At issue in Monistere v. State Farm Fire and Cas. Co., No. 07-31149 (5th Cir. Feb. 17, 2009) [here] was whether the insured homeowners recovered the appropriate amount under their flood policy for damage caused by Hurricane Katrina in August 2005.
The State Farm policy covered: (1) buildings for the amount of the "direct physical loss," up to $227,600; and (2) increased cost of compliance, which had a limit of $30,000. State Farm's adjuster initially estimated damage at $231,812.92, but this was later lowered to $133,212. State Farm paid the insured this amount, less a $500 deductible. The homeowner's submitted an estimate determining repairs would cost $154,843. This estimate was later increased to $171,638. State Farm never re-evaluated the premises nor paid any additional coverage for the building. The insureds eventually rebuilt their home for $535,000.
In January 2006, a state agency issued a "Substantial Damage Determination" letter, required the home to be rebuilt to a new height before flood insurance could be obtained. State Farm paid the full $30,000 in compliance coverage because compliance costs would far exceed this amount.
The homeowners sued in federal district court for inadequate coverage. The court had to determine the "direct physical loss", which the policy defined as "loss or damage to the insured property, directly caused by a flood." To determine "direct physical loss," the court used the judicially created "constructive total loss doctrine," and awarded the insureds their building coverage limits because there home was a constructive total loss by the flood damage.

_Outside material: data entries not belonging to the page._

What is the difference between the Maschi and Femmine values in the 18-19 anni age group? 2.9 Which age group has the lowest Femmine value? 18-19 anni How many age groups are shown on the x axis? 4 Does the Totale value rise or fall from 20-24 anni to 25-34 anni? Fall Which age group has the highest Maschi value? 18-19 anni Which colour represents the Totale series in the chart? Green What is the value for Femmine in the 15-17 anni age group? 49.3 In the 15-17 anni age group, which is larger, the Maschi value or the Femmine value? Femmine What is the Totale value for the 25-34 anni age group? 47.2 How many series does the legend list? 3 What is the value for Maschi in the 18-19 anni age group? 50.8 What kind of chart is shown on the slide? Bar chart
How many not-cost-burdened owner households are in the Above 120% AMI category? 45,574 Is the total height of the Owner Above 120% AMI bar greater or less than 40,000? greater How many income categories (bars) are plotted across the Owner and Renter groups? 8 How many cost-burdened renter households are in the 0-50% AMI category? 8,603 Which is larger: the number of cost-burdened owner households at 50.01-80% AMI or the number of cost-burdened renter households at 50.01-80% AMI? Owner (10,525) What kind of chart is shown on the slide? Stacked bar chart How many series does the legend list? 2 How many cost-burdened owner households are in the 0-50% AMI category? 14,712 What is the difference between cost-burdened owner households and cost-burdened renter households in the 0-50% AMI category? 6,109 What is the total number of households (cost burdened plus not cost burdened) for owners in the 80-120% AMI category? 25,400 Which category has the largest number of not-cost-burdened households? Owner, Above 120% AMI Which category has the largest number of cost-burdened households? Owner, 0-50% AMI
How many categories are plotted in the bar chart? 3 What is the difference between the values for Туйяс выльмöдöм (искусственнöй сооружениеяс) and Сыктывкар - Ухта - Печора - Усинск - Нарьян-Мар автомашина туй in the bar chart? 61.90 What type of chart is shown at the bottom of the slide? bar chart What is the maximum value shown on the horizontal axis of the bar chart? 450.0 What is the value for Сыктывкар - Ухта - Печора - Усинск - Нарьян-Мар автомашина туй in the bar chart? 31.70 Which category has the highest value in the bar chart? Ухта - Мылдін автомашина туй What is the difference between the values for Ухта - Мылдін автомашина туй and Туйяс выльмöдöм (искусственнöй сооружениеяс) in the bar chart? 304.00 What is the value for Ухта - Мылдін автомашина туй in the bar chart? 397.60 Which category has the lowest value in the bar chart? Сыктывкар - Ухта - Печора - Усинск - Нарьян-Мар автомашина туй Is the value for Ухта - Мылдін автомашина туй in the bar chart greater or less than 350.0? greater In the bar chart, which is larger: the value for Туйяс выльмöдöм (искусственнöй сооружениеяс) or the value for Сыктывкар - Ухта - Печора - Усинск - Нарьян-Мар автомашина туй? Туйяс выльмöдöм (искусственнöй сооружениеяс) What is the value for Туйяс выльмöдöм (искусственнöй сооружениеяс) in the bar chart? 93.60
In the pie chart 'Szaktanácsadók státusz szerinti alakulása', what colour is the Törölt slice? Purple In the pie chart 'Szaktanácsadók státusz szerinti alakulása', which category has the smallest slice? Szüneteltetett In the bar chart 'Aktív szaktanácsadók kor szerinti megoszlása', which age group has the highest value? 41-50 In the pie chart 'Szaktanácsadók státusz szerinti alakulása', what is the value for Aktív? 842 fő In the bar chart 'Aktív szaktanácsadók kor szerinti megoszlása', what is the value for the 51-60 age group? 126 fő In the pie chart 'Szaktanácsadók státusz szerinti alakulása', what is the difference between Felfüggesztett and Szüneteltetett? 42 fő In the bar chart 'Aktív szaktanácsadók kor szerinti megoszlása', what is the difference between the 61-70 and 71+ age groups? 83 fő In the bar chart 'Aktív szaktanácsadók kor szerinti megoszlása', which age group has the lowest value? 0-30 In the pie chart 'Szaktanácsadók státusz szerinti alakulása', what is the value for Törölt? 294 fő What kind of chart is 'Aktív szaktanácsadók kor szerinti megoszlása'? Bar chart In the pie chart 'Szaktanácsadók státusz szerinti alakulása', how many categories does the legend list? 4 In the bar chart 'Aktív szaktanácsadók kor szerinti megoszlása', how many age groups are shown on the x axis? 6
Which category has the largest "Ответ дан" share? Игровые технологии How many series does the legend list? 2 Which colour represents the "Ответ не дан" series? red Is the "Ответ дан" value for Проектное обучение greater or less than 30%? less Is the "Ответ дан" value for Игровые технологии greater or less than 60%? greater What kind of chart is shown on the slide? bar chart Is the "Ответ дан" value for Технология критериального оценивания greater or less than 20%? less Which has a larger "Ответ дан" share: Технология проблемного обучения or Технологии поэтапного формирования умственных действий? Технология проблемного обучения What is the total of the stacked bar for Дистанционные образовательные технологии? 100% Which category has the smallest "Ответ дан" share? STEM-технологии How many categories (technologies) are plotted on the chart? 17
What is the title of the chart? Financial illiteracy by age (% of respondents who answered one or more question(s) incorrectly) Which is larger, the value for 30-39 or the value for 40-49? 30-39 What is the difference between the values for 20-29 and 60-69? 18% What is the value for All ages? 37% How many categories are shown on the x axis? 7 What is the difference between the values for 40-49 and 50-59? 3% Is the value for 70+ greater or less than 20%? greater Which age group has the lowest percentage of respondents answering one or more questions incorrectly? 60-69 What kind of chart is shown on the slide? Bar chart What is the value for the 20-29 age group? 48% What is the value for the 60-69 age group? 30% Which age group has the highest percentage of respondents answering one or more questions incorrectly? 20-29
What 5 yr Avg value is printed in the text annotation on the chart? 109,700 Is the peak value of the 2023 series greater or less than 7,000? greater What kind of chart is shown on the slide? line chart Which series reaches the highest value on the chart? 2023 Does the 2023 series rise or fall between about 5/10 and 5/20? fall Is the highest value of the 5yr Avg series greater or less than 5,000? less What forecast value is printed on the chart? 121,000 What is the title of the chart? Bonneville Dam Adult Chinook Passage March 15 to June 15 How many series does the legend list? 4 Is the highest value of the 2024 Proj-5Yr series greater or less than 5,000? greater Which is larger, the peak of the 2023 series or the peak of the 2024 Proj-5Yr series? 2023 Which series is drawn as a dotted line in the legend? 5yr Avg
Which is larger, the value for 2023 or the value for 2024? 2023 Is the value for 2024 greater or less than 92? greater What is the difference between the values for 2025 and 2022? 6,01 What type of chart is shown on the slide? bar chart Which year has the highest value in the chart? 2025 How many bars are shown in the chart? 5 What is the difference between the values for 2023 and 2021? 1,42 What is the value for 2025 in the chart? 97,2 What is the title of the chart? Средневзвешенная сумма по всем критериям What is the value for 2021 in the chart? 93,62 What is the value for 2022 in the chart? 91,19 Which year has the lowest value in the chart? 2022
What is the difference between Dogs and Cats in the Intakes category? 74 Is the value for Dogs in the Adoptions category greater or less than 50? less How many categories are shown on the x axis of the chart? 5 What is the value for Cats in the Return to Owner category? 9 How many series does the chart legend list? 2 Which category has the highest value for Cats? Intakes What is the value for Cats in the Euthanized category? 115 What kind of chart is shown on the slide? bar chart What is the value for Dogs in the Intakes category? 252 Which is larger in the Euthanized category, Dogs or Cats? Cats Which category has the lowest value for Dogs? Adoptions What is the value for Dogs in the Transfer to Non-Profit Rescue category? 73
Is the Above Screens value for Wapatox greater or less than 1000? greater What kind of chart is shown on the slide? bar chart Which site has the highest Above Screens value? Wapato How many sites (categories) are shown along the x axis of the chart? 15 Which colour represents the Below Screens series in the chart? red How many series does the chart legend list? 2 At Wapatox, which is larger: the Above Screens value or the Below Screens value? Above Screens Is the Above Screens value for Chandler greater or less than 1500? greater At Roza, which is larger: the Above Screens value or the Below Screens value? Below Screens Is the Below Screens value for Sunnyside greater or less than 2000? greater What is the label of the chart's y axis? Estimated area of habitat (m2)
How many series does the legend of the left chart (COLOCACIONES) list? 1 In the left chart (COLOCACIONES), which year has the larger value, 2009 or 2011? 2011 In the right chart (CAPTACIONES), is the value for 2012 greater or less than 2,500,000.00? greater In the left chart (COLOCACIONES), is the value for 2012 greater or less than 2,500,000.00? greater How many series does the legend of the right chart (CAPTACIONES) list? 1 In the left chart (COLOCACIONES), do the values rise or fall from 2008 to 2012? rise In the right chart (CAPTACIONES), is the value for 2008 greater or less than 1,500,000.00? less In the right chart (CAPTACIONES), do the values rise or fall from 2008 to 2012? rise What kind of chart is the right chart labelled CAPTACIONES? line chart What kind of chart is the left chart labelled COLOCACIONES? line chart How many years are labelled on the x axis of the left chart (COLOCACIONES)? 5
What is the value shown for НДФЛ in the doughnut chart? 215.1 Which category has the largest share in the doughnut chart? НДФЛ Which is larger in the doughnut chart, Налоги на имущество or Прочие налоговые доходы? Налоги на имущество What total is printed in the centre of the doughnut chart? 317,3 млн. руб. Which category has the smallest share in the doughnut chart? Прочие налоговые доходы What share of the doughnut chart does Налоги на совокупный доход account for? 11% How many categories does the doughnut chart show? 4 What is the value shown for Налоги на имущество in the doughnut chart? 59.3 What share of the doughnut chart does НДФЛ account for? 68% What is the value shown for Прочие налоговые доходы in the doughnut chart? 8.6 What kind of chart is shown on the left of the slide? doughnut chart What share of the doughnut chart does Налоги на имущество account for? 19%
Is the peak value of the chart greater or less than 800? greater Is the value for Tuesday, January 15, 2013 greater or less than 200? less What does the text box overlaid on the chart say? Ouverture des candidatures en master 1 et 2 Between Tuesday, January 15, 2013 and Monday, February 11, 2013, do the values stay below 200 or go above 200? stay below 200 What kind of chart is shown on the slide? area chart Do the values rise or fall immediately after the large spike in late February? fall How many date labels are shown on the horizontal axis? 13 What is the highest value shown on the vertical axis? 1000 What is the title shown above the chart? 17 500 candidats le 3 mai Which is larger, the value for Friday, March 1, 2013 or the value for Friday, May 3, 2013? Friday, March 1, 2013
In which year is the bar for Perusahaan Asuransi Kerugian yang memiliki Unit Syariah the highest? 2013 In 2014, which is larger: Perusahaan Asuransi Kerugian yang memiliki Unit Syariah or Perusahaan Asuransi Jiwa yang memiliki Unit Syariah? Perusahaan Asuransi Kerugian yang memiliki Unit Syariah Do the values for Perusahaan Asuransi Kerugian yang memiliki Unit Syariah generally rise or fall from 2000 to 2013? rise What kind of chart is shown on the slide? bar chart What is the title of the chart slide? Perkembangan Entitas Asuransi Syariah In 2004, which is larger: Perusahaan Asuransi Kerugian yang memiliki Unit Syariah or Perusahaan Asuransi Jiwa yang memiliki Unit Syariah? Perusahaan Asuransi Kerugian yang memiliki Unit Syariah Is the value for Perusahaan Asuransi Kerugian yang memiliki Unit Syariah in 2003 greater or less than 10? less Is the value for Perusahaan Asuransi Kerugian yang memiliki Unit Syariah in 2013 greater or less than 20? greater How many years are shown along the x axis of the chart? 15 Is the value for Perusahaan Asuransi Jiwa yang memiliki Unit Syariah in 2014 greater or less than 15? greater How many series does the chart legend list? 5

Judgment was entered on behalf of the insureds. The remainder of the amount available under the policy, or $86,787, was awarded.
The Fifth Circuit rejected use of the "constructive total loss doctrine." Although the home was a total loss, this was due to costs that regulatory authorities imposed for rebuilding, not damage to the property caused by flood. The compliance costs were capped in the policy at $30,000, and paid by State Farm. The district court could not attempt to balance the equities. Congress had determined the maximum amount that would be paid - $30,000.
Next, the court considered the amount of loss recovery to which the insureds were entitled under federal flood regulations. State Farm's adjuster testified that the insureds' repair estimates did not evaluate what amounts were paid for repairs below the floodwater level and what amounts for damage above. Other claims were also not well developed. Only "direct physical loss" caused by flood was covered. Therefore, recovery for the mold damage caused by water remaining in the home after flood waters receded was not covered. There was no basis on which the district court could have awarded a specific additional sum or even have determined that more was owed. Therefore, the Fifth Circuit reversed and judgment was rendered in favor of State Farm.